Subject Re: Another "connection forcibly closed by the remote host" problem
Author Scott Moon
--- In firebird-support@yahoogroups.com, "Adam" <s3057043@...> wrote:
>
> I don't remember if you told your results of openning it on the
> local machine and leaving it idle?
>
> Adam
>

Once again, thank all of you for your input and help up to this point.

I've finally achieved some level of successful testing. Today I
installed Database Workbench on our production server and ran three
varying length tests duplicating the steps I had used to crash DBW on
my workstation. On the server, I opened DBW, connected to one of our
production DBs, opened an SQL Query window in DBW, ran a simple Select
query, then left the connection idle for 60 min, 90 min, and 140 min.
In each case I was able to come back to DBW and view data immediately.
On my workstation, however, the same tests result in our old friend
"connection forcibly disconnected by the remote host" error.

Now I'm trying to sort out exactly what, if anything, this proves. To
recap, we are running FB v1.5.3.4870.0 on Windows Server 2003 SE SP1,
running in a virtual server hosted by VMWare ESX on a Linux server.
VMWare support declared their installation innocent today.
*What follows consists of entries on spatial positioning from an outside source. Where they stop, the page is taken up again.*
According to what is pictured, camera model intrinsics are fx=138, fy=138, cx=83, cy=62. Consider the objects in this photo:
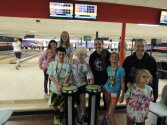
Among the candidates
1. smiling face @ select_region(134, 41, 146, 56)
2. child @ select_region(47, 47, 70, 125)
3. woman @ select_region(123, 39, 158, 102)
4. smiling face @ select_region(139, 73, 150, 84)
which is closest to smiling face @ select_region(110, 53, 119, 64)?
woman @ select_region(123, 39, 158, 102)

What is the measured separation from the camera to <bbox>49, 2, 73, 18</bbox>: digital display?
2969 millimetres

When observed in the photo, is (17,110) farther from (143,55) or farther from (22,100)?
(143,55)

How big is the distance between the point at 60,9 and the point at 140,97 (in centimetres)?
242

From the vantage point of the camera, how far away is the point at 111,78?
65.4 inches

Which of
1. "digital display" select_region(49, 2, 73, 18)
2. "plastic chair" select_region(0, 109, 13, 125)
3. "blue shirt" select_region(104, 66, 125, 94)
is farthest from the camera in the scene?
"digital display" select_region(49, 2, 73, 18)

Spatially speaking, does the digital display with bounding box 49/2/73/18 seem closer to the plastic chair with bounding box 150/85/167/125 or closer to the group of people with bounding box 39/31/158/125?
the group of people with bounding box 39/31/158/125

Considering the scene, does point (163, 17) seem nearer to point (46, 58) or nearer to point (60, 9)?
point (60, 9)

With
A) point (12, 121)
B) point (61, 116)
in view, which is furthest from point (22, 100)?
point (61, 116)

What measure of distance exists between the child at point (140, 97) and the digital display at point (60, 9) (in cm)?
216

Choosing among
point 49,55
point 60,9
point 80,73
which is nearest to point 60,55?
point 80,73

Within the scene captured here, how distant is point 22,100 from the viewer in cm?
261

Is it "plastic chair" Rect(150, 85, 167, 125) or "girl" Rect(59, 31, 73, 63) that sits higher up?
"girl" Rect(59, 31, 73, 63)

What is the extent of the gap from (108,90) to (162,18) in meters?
3.00

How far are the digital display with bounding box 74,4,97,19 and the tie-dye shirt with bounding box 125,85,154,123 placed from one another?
2.13 metres
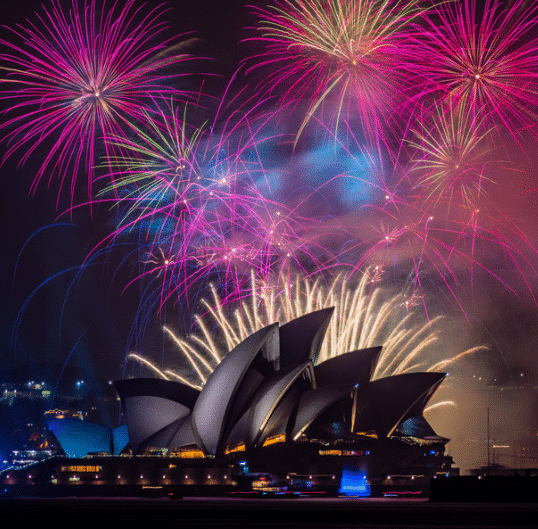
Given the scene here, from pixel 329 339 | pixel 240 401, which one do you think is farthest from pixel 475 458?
pixel 240 401

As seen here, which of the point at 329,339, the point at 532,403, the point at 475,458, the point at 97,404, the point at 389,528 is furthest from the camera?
the point at 97,404

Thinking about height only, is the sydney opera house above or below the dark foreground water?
above

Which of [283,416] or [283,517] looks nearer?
[283,517]

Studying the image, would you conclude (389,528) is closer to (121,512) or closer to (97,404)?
(121,512)

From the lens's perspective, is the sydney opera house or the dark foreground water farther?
the sydney opera house

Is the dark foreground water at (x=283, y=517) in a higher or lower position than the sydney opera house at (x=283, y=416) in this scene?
lower

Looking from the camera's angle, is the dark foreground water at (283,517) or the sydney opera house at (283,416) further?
the sydney opera house at (283,416)

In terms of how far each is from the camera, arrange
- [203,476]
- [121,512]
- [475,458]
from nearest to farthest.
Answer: [121,512], [203,476], [475,458]

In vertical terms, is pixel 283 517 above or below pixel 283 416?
below
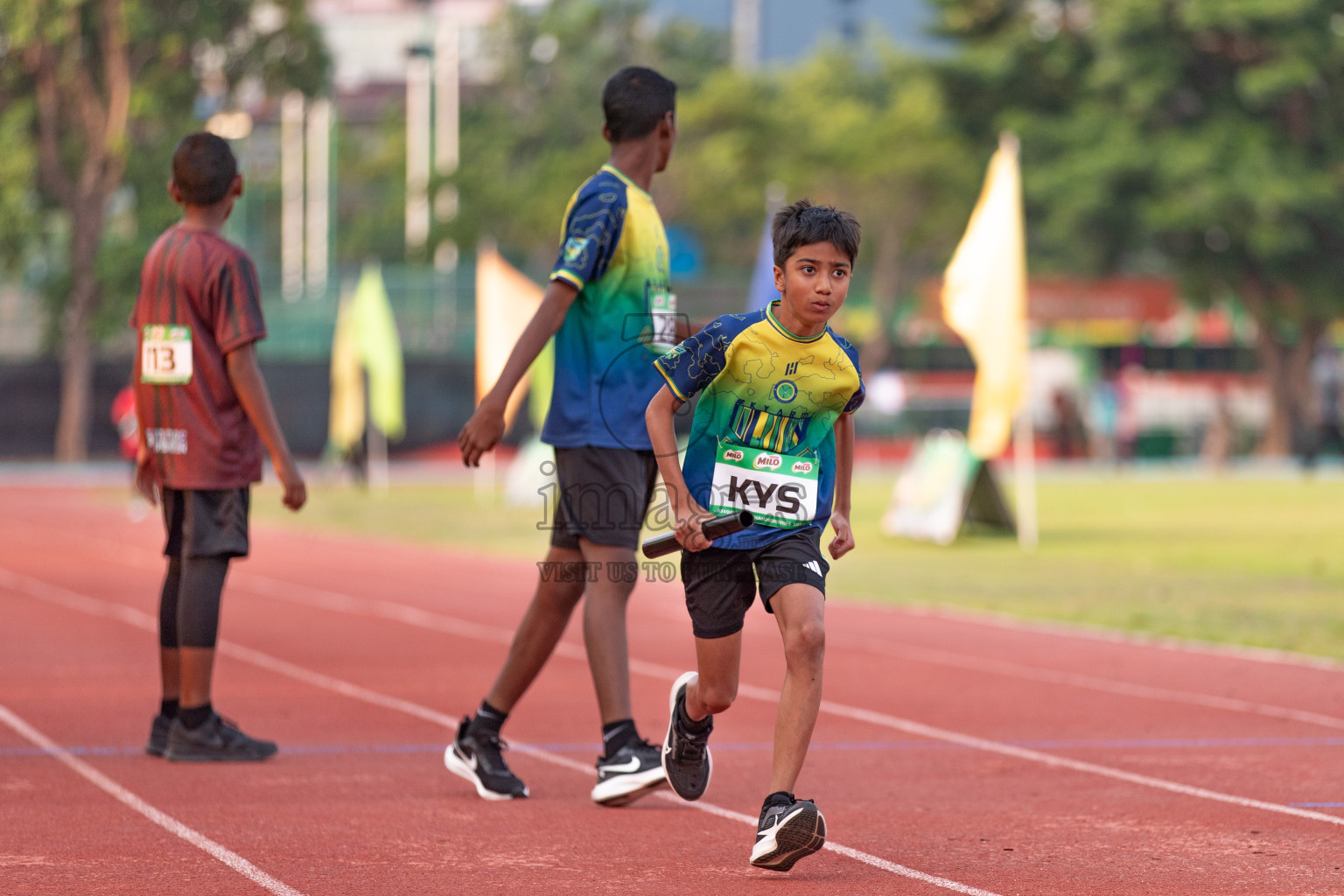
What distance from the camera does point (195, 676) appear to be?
6844mm

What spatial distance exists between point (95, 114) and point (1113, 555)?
29265 mm

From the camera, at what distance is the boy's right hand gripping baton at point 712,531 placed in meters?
5.14

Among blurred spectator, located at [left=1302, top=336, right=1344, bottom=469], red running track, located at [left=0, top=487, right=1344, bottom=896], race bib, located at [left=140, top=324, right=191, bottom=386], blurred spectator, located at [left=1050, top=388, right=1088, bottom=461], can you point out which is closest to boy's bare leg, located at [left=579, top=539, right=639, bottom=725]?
red running track, located at [left=0, top=487, right=1344, bottom=896]

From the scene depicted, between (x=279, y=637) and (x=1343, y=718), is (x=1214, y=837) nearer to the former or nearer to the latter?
(x=1343, y=718)

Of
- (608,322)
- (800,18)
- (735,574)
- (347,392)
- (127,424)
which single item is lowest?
(735,574)

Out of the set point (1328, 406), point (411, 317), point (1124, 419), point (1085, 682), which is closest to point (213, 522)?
point (1085, 682)

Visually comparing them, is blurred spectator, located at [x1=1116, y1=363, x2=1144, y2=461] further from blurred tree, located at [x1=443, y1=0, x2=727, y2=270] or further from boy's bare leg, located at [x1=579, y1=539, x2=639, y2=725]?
boy's bare leg, located at [x1=579, y1=539, x2=639, y2=725]

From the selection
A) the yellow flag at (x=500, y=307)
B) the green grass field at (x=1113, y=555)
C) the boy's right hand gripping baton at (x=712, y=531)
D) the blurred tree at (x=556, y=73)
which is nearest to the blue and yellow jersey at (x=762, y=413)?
the boy's right hand gripping baton at (x=712, y=531)

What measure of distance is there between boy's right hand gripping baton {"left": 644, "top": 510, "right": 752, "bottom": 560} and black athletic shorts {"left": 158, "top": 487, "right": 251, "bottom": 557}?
2.23 meters

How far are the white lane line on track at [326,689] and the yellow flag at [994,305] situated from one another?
8.61 metres

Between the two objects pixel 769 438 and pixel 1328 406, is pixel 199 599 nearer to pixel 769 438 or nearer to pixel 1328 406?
pixel 769 438

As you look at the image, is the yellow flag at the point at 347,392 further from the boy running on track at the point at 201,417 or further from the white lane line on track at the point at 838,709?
the boy running on track at the point at 201,417

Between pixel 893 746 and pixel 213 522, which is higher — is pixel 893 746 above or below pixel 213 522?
below

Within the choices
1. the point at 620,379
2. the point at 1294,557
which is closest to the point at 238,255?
the point at 620,379
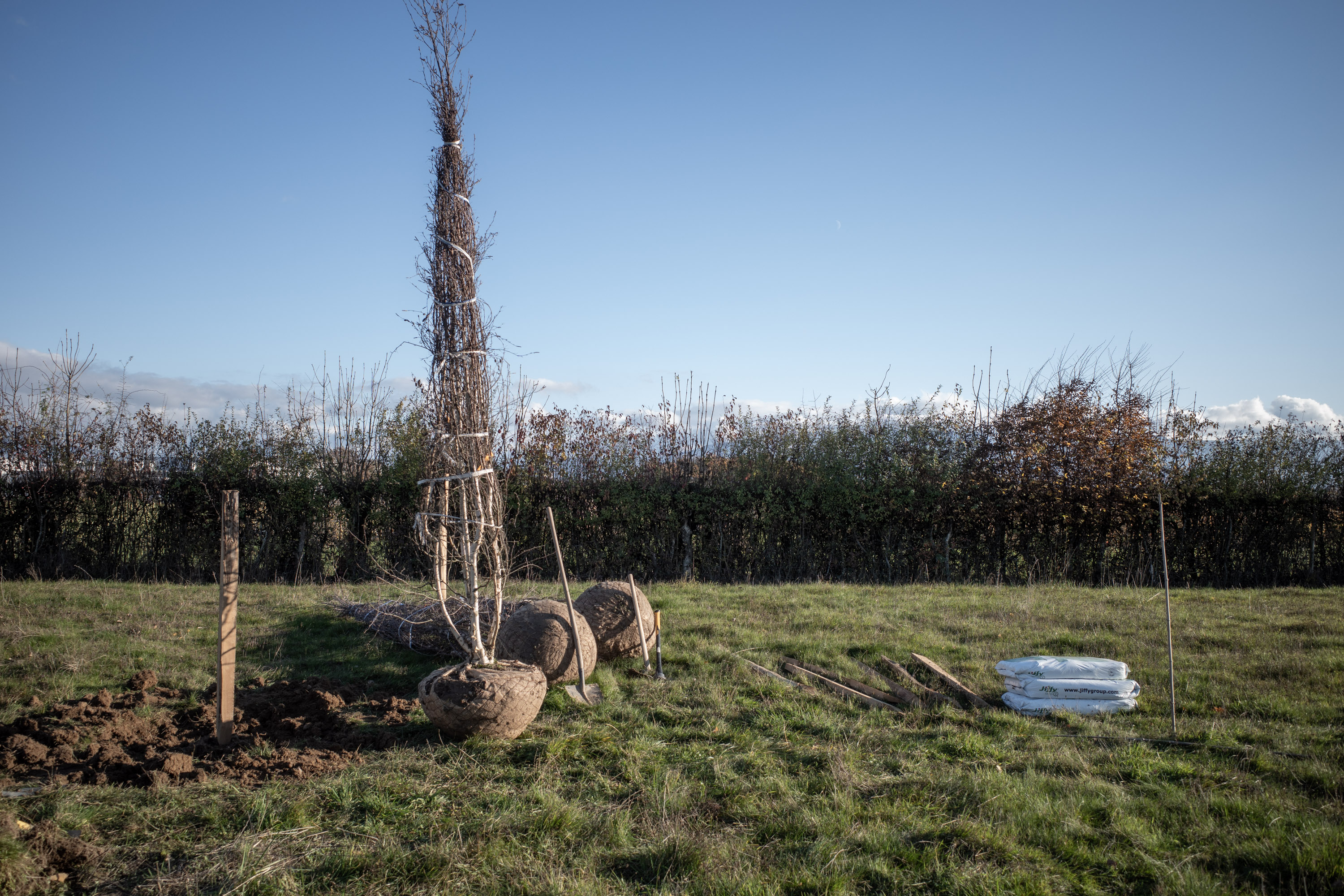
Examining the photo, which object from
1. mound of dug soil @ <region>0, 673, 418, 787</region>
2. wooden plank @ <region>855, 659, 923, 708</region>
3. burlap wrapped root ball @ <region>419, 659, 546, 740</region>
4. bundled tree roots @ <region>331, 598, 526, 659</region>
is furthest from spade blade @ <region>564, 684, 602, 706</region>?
wooden plank @ <region>855, 659, 923, 708</region>

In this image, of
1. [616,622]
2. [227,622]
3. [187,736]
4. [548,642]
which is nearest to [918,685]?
[616,622]

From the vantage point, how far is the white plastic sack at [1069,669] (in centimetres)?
562

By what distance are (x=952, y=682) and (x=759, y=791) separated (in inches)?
108

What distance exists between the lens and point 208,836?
347 centimetres

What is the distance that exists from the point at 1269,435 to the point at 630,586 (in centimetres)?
1212

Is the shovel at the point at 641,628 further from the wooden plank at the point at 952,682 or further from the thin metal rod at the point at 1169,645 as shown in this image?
the thin metal rod at the point at 1169,645

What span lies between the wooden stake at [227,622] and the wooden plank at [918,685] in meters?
5.22

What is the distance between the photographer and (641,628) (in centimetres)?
662

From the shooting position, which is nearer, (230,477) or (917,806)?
(917,806)

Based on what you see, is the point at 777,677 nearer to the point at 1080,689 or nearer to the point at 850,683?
the point at 850,683

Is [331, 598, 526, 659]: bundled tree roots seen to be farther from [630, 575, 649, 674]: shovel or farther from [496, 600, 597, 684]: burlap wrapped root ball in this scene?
[630, 575, 649, 674]: shovel

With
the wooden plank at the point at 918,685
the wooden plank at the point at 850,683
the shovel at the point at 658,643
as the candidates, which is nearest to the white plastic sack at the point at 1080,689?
the wooden plank at the point at 918,685

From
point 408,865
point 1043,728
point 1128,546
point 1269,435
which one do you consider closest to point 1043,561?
point 1128,546

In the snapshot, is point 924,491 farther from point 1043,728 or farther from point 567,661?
point 567,661
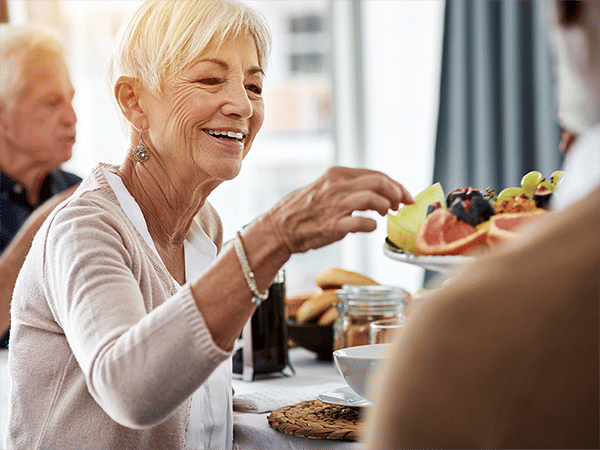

To this
point it doesn't seem to make much difference what sort of connection
an application uses to connect to FB - we have two older apps that use
BDE, but the same thing happens to DBWorkbench when it is remotely
connected. Only connections to Firebird databases are interrupted -
Remote Desktop sessions are not affected at all. Also, the same
machine hosts two other virtual servers that act as our ColdFusion
and GIS servers, and those are not reporting any problems at all. I am
going to try one more test tonight - I am going to open an ODBC
connection from my workstation to one of the FB databases, run an
embedded query, then let it idle for an hour or so and try to
repopulate the resultset.

I suspect I've been hammering too hard for too long on this, and I may
be overlooking an elephant in the room, so to speak. We are at the
point now that we are considering swapping the servers back to the
original config, and rebuilding the new server as a Win 2000 server
instead of 2003. If I don't learn anything new tonight I will test
that particular configuration on a test server tomorrow. That test
will only be partially accurate, as the test machine is not using a
virtual machine setup - just a straight 2000 server.

I am open to pretty much any suggestions at this point!